[Work order] According to the article below on restaurants operating in hotels, what is the main driver for any hotel?

[Text shown]
During the pandemic, restaurants were forced to shut down or limit their indoor dining areas to prevent the spread of COVID-19. Most restaurants took advantage of al fresco dining or turned to alternative pick-up and delivery service methods to regenerate revenue. Other restaurants turned to hotels to attract new customers and strengthen their existing customer base. Long before the pandemic, hoteliers were looking for ways to refresh their properties' food and beverage offerings, and the pandemic presented the ideal opportunity for restaurants to enter the hotel sphere.
Struggling to attract travelers during the height of the pandemic, hotels rented out their empty kitchens and banquet spaces to restaurateurs hunting for cut-rate space. In 2020 and most of 2021, ghost kitchens became a popular substitute for the traditional hotel kitchen. Analysts now estimate that fewer than five percent of hotels in the United States operate ghost kitchens from within their properties, but the number is expected to grow.
Elevating the dine-in experience should be the priority for restaurateurs already operating in hotels.
As society phases out of the pandemic, ghost kitchens will coexist with a dine-in establishment—operating in a bustling lobby and hotel. Experts advise hoteliers to become operators of ghost kitchens to provide a more relevant and branded room service offer to guests. The required additional space in the kitchen may be as little as 150 square feet and use minimal or additional equipment such as a TurboChef or a convection oven. With the added revenue, the upgrades will pay for themselves in a very short period.
Elevating the dine-in experience should be the priority for restaurateurs already operating in hotels. This is especially true for the hotel bar. Contrary to popular belief, the main driver for any hotel is not the food offerings, but the beverage offerings. Creating a popular bar that attracts locals and visitors provides restaurants with a window of opportunity to showcase their food menu and gain loyal customers. In addition to being one of the best ways to attract new customers, elevating the bar area also benefits restaurants. Margins are larger on beverages than they are on food due to less labor, higher markup, and the social aspect.
In addition to the menu, restaurant layout is one of the more prominent aspects of hospitality design that can either make or break your customer base. While hotel lobbies have evolved over the last few years, many are still not conducive for a restaurant to be operating out of it. Rearranging a lobby should go beyond moving furniture; changing the floor plan can also mean changing it. Spatial technology is a great tool to forecast how a space will look if a wall was removed or if the lobby was extended to a different area.
Lastly, flexibility is a key design element that all restaurateurs must consider. The dining area should accommodate a variety of guests throughout the day. The space should be suitable for people working remotely or students doing heads-down work during working hours. As the day ends and happy hour approaches, moveable and transparent walls and furniture can be utilized, allowing the space to shift into happy hour areas and seating. Creating a space that can be put to use for different crowds is another way to generate loyalty among different types of people.

Collected data:

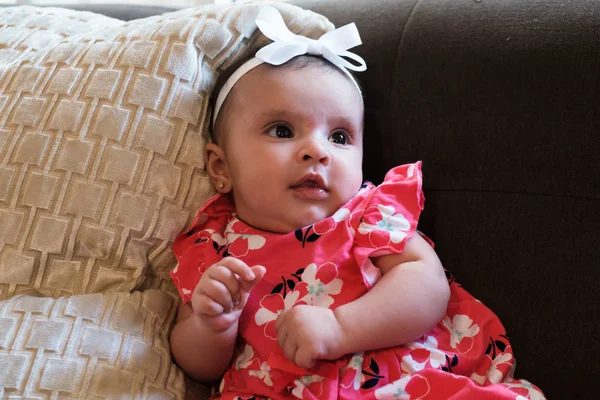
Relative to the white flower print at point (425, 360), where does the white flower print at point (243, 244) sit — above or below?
above

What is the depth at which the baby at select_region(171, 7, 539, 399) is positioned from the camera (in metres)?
0.85

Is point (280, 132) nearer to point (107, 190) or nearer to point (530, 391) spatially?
point (107, 190)

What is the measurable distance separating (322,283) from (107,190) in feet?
1.34

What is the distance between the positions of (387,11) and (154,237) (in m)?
0.68

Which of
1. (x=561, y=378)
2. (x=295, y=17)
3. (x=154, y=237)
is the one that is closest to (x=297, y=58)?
(x=295, y=17)

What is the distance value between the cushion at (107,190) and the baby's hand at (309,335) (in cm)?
23

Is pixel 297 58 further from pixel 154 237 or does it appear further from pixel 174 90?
pixel 154 237

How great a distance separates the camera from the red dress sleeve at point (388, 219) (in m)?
0.93

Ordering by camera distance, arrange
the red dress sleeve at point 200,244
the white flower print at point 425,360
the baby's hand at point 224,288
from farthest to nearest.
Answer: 1. the red dress sleeve at point 200,244
2. the white flower print at point 425,360
3. the baby's hand at point 224,288

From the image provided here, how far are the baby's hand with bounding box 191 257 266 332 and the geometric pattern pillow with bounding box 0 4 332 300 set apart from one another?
0.24 meters

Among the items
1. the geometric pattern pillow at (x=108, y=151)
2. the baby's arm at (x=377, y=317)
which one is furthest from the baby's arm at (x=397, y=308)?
the geometric pattern pillow at (x=108, y=151)

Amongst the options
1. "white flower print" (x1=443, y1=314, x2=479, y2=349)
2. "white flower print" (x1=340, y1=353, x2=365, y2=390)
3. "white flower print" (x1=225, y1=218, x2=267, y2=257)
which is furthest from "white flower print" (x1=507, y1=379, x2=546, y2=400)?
"white flower print" (x1=225, y1=218, x2=267, y2=257)

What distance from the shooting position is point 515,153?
0.99m

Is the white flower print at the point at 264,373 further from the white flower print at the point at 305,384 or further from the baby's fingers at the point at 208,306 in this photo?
the baby's fingers at the point at 208,306
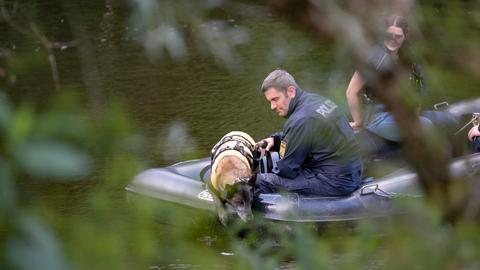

[Solved exercise] The beverage offerings, not the food offerings.